- [DATASET EXCERPT]
↓↓↓

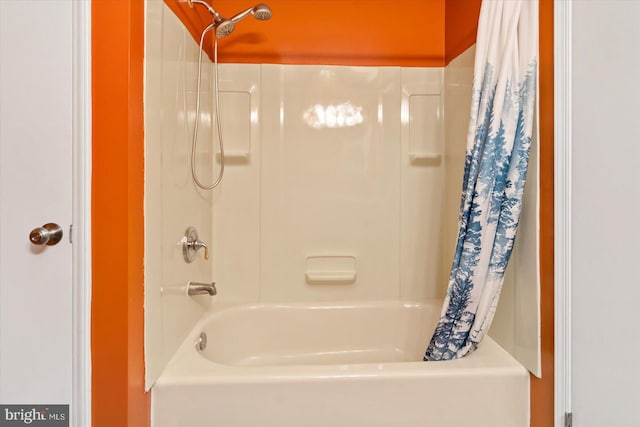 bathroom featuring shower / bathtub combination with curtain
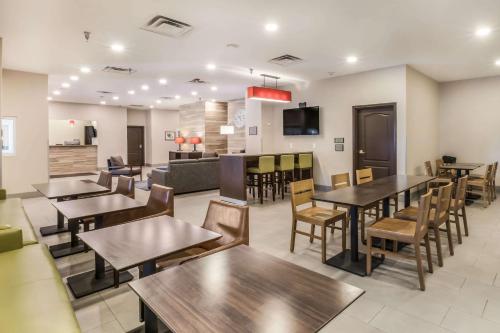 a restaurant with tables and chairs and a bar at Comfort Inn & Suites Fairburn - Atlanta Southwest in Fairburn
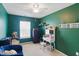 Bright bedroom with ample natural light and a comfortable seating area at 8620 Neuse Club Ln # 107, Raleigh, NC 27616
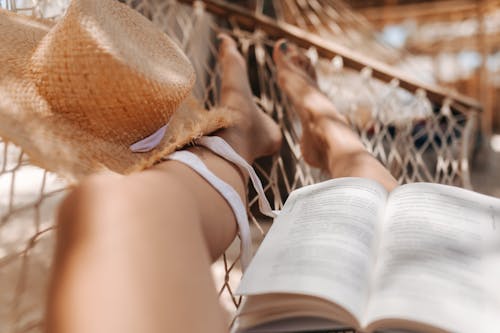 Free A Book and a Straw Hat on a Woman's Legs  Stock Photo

↑↑↑

- [WORK REQUIRED] Only the lines from the one containing "a restaurant with" through the last line of the data may appear in the answer, each given again exactly and with pictures left out.

- [RESULT]
 a restaurant with tables and chairs and a bar at Comfort Inn & Suites Fairburn - Atlanta Southwest in Fairburn
 Bright bedroom with ample natural light and a comfortable seating area at 8620 Neuse Club Ln # 107, Raleigh, NC 27616
 Free A Book and a Straw Hat on a Woman's Legs  Stock Photo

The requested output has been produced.